# One of my biggest bestest lately



## Pig Predator (Sep 21, 2019)

Found this in swga a few weeks back.


----------



## bigewalksalone (Sep 21, 2019)

Wow that's a nice one. Unbelievable detail.


----------



## Nicodemus (Sep 21, 2019)

Looks like a Cottonbridge.
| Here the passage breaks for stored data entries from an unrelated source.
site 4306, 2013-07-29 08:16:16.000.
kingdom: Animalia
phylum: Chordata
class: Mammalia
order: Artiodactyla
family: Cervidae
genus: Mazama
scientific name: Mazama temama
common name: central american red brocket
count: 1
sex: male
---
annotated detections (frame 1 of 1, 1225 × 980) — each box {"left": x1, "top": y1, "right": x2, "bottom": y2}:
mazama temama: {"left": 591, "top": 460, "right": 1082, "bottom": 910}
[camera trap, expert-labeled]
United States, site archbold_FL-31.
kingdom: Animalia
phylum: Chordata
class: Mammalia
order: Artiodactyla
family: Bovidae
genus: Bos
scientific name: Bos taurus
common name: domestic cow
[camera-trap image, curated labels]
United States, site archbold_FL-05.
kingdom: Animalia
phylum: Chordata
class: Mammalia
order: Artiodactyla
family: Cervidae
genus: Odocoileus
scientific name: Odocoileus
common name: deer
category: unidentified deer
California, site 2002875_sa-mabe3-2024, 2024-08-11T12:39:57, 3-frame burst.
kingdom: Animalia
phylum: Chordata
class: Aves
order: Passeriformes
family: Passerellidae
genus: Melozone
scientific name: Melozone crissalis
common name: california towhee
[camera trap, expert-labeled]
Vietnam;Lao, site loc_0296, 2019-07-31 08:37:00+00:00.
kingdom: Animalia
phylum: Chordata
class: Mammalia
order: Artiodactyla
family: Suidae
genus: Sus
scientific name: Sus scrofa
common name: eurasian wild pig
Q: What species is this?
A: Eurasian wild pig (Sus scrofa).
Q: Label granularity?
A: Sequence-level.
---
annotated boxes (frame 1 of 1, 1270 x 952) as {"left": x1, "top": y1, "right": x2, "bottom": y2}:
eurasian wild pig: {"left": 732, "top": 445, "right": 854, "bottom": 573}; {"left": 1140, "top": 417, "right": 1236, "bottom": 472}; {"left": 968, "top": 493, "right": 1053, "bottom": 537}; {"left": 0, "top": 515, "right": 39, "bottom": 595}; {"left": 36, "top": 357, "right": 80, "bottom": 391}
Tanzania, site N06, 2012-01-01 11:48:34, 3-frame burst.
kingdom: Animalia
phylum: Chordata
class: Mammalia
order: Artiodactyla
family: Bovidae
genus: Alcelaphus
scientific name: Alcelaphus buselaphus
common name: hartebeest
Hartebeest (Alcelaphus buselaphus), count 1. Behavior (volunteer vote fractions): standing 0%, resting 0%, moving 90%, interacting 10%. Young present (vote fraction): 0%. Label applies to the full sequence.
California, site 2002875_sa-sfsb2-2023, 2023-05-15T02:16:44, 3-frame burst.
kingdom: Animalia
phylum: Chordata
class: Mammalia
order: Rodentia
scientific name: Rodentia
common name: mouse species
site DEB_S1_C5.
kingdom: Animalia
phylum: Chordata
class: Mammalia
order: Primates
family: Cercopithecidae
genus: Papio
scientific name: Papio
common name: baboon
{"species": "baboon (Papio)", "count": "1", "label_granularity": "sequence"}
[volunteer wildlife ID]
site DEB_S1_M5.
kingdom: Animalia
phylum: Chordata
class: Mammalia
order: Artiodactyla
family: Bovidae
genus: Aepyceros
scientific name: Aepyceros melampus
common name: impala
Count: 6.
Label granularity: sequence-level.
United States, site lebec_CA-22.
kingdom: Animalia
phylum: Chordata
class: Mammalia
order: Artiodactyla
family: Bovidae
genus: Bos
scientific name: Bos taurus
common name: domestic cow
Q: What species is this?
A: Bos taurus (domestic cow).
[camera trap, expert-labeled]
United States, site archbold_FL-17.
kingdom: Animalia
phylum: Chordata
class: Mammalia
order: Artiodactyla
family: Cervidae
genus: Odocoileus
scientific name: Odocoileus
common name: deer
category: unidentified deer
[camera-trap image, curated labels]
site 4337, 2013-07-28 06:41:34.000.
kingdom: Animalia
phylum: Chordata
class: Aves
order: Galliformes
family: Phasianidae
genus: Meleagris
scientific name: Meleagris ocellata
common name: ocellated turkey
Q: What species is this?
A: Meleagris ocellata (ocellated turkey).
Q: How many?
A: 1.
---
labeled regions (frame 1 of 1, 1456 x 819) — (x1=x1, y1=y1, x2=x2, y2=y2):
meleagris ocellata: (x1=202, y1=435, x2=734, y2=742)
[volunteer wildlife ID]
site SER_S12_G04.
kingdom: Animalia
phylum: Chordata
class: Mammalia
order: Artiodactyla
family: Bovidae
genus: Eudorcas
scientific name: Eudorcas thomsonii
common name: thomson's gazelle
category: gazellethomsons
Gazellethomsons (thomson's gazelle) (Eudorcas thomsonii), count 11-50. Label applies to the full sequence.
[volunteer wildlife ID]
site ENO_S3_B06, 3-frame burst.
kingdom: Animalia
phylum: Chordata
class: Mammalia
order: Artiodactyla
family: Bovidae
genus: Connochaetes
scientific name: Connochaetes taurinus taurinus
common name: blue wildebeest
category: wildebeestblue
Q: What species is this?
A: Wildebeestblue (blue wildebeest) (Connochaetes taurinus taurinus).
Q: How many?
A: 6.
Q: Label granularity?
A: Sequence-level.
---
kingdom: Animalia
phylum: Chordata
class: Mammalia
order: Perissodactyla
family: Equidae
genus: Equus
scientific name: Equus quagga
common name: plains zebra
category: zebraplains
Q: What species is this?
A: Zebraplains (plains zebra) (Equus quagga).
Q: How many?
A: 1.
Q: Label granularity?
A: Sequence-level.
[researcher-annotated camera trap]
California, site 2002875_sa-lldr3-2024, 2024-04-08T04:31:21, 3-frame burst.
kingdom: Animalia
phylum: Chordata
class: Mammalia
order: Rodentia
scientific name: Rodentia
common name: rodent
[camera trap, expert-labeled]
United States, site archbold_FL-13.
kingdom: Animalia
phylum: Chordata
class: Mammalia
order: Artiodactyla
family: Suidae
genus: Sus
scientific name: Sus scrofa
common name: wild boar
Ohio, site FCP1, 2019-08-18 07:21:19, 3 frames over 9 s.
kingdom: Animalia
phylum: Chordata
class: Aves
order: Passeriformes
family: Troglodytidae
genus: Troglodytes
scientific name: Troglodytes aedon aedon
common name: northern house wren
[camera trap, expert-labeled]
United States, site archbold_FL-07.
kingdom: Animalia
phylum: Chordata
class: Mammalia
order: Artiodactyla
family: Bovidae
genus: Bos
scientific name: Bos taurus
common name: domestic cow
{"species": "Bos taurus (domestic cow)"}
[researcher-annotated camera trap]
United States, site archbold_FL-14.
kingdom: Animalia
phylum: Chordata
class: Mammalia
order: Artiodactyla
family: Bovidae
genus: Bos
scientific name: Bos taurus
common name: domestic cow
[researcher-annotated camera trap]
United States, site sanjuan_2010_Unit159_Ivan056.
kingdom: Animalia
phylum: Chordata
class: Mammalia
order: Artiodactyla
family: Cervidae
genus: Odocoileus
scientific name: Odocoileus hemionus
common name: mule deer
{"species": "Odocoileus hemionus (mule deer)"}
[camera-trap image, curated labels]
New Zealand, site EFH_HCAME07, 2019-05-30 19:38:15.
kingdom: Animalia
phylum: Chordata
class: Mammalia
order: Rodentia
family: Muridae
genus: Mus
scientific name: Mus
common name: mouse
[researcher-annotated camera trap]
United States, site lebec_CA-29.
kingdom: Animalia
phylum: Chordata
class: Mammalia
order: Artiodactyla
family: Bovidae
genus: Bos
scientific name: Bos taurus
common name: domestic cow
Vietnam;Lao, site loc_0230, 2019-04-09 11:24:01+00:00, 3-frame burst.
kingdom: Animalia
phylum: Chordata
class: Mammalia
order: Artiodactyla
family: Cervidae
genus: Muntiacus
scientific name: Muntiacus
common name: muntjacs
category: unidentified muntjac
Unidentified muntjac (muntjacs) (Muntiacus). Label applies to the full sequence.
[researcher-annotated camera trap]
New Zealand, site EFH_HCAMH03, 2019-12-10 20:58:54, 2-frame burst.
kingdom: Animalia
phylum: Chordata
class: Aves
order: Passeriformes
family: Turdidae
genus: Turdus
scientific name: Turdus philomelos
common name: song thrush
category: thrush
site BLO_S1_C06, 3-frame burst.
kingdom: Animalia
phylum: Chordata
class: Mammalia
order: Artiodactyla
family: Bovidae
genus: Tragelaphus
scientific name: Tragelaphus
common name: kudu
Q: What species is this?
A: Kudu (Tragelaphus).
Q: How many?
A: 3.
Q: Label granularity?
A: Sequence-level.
Nice find.


----------



## Sixes (Sep 21, 2019)

That's a good one!


----------



## GeorgiaGlockMan (Sep 22, 2019)

Wow.  

Congrats. 

Nice pic.


----------



## antharper (Oct 4, 2019)

Fine find !!!


----------



## Hooked On Quack (Oct 4, 2019)

Did the Indians sit 'round smokin the pipe and go to flinting ???  Very nice point.


----------



## Hillbilly stalker (Oct 4, 2019)

Man that's a beauty !


----------



## DustyRoads (Nov 16, 2019)

Pig Predator said:


> Found this in swga a few weeks back.View attachment 983747


Looks identical to what relative found in Ocala,Fl on Greenway horse trail atop loose sand/Gopher mounds are a good place to look


----------



## NCHillbilly (Nov 16, 2019)

Sweet point!


----------



## Mr Bya Lungshot (Nov 16, 2019)

I went rock hunting the other day and found the biggest buck track ever crossing a muddy field several times fresh and old. Scouted the woods and found great sign of the man. Several fresh rubs plenty of acorns and that type of brushy trees old bucks go for. Wide trails that a world record could fit through if he so chose. So I hunted it spooked a doe ever so slightly and then the next morning that monster buck was laying dead 10 yards frim my stand and rotted. No rack no head. The buck was at least 5 1/2 so My excitement went from 100 to negative 100 real quick.
I have to wonder if that spot will hold another monster for me next year.
I sure hope so. He was BIG.


----------



## Mr Bya Lungshot (Nov 16, 2019)




----------



## kmckinnie (Nov 17, 2019)

Congrats ???? 
Nice point.


----------